采用太阳能等可再生能源来满足建筑物的能源需求，已成为实现全球净零排放目标的关键之一。因此，太阳能光伏发电装置大幅增加，导致发电量大量过剩，这已成为一个需要替代方法来解决的问题。用于电转热操作的地下热能存储因其可靠性、成本效益和无碳性而在这一领域备受关注。本研究介绍了一种新颖的系统配置，其运行策略由一种简单的控制方法指导，利用剩余的光伏电力为跨季节供热和制冷系统提供动力，并与季节性地下热能储存相结合。在 TRNSYS 18 仿真工具中开发、建模和模拟了两个案例。案例 1 涉及空气源水负荷热泵和 1.5 米深的地下蓄热系统，可进行电力制热和电力制冷操作。案例 2 包括空气源水负荷热泵和 150 米深的垂直地下蓄热系统，可进行电力制热和电力制冷操作。在对其进行评估时，还模拟了空气源水负荷热泵不进行电-热和电-冷运行的基本情况。在案例 1 中，节能效果和电-热-冷效率分别为 14% 和 39%。同样，在案例 2 中，也分别获得了 13% 和 36% 的能源节约率以及电-热-冷效率。与基础案例的 76% 相比，两个研究案例的自消耗率都达到了约 81%。同样，两个案例的剩余能源利用率均为 26%。此外，在研究案例 1 和 2 中，地下蓄热的热效率分别为 60% 和 52%。这些结果表明，所实施的配置和运行策略可以季节性地利用现有的光伏发电，并提高热泵的性能。

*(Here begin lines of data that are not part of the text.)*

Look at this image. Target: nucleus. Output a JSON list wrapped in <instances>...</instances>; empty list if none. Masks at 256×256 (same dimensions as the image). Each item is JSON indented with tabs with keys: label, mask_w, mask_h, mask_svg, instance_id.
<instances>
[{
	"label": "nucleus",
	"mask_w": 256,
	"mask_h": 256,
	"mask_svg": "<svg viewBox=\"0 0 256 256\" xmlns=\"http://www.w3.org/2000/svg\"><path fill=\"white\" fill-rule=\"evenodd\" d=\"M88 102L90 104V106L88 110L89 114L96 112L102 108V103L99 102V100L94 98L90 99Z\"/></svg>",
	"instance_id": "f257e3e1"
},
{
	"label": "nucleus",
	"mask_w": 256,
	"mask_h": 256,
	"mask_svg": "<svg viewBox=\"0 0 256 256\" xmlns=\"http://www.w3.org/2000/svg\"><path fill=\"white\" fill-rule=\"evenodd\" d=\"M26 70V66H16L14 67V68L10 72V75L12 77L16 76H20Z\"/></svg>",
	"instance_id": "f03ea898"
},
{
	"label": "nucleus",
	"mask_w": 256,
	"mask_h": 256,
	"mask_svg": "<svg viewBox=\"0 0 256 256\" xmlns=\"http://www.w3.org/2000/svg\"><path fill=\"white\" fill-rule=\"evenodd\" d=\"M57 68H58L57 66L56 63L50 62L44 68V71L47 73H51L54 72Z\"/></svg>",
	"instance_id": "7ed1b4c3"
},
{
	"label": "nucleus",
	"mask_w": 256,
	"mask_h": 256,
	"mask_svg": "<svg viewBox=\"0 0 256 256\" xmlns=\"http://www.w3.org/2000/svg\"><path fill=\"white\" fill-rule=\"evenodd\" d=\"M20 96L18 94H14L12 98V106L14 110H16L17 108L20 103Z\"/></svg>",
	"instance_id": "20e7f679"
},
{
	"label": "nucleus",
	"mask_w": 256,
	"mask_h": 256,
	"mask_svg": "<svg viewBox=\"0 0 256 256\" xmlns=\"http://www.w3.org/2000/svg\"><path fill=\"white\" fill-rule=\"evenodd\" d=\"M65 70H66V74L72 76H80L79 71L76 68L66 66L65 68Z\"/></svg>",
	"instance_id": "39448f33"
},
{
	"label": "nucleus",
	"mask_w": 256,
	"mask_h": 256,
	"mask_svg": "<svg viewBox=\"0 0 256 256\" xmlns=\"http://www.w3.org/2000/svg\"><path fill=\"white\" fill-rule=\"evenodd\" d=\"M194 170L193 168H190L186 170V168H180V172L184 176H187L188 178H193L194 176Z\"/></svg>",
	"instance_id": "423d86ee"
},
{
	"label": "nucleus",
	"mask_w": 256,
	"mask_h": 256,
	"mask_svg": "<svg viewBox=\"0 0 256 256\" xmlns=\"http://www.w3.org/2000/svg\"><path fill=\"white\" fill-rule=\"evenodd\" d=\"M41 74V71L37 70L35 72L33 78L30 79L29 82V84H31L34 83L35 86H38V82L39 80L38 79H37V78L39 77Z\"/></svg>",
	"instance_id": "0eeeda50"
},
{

本文章由计算机程序翻译，如有差异，请以英文原文为准。

求助全文

约1分钟内获得全文求助全文

来源期刊

Energy Conversion and Management 工程技术-力学

CiteScore

19.00

自引率

11.50%

发文量

1304

审稿时长

17 days

期刊介绍： The journal Energy Conversion and Management provides a forum for publishing original contributions and comprehensive technical review articles of interdisciplinary and original research on all important energy topics. The topics considered include energy generation, utilization, conversion, storage, transmission, conservation, management and sustainability. These topics typically involve various types of energy such as mechanical, thermal, nuclear, chemical, electromagnetic, magnetic and electric. These energy types cover all known energy resources, including renewable resources (e.g., solar, bio, hydro, wind, geothermal and ocean energy), fossil fuels and nuclear resources.